Submitted to: Proceedings of the International Sclerotinia Workshop
Publication Type: Abstract Only
Publication Acceptance Date: December 21, 2004
Publication Date: January 21, 2005
Citation: Vuong, T., Hartman, G.L., Clough, S.J. 2005. Searching for defense-related gene candidates from soybean that confer partial resistance to sclerotinia [abstract]. Proceedings of the International Sclerotinia Workshop. p. 53. Technical Abstract: We are using cDNA microarrays to aid in the search for genes related to defense against Sclerotinia disease in soybean. We have completed two rounds of inoculations using the susceptible cultivar Williams 82 and the resistant plant introduction PI194639. Inoculated and uninoculated resistant and susceptible plants were analyzed at 0, 6, 18, and 48 hours post inoculation.

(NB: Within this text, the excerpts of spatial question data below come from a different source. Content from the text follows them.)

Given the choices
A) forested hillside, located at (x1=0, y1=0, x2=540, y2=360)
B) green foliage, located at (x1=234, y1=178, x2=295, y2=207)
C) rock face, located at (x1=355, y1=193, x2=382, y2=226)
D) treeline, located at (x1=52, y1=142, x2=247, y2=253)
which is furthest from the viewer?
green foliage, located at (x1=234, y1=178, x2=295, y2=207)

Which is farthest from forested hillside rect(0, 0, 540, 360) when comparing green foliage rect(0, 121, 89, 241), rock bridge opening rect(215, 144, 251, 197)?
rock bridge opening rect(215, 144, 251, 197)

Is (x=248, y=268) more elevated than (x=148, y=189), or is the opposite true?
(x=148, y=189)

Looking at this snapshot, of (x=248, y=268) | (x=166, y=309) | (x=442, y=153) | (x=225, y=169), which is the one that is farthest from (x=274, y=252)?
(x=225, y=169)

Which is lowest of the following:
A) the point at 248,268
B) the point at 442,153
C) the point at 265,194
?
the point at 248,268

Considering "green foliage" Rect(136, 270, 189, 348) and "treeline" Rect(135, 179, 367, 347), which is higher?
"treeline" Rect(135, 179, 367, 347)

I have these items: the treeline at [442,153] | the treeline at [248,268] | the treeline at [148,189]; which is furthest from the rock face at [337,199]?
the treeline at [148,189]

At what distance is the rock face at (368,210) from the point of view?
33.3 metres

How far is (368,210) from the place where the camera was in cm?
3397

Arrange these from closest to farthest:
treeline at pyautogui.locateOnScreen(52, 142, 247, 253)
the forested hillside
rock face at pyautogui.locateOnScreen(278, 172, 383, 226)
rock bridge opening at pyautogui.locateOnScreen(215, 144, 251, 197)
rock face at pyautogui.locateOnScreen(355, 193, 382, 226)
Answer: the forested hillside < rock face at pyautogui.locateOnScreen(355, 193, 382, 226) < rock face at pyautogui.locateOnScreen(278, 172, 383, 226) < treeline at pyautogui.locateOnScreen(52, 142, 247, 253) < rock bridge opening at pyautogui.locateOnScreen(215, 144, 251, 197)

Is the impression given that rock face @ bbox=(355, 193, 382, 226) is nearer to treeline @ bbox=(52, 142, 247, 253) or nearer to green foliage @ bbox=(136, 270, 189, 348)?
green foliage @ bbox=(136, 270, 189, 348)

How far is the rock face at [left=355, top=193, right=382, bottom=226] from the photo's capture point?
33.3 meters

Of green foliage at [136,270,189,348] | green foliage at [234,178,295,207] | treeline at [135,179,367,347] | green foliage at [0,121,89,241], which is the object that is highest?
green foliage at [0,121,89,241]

This short time course indicated that the activation of enzymes involved in phytoalexin production was already going strong by 18 hours. Therefore, to identify genes involved in early signalling of defenses, we focused more deeply on the 6 hour time point. Because differential gene expression at 6 hour was somewhat weak and less consistent, we increased our number of reps to 3 independent inoculations and involved a statistical ANOVA calculation to assist in the identification of genes that were most significantly up or down regulated upon pathogen infection. To summarize our current microarray results, we have identified several hundred genes as candidates for marker development and analysis of association with resistance in PI194639. The ANOVA of the 6 hour time point data revealed that 58 genes were significantly (p'0.001) differentially expressed between PI194639 and Williams 82. These changes in expression at 6 hour post inoculation were seen when comparing PI194639 inoculated to not inoculated (26 genes), PI194639 inoculated versus Williams 82 inoculated (27 genes) and PI194639 not inoculated versus Williams 82 not inoculated (22 genes). Due to overlap, the total number of differentially expressed genes at 6 hours post inoculation was 58, which can be roughly broken down into: 27 unknown genes, 8 DNA or RNA binding factors, and 23 miscellaneous genes.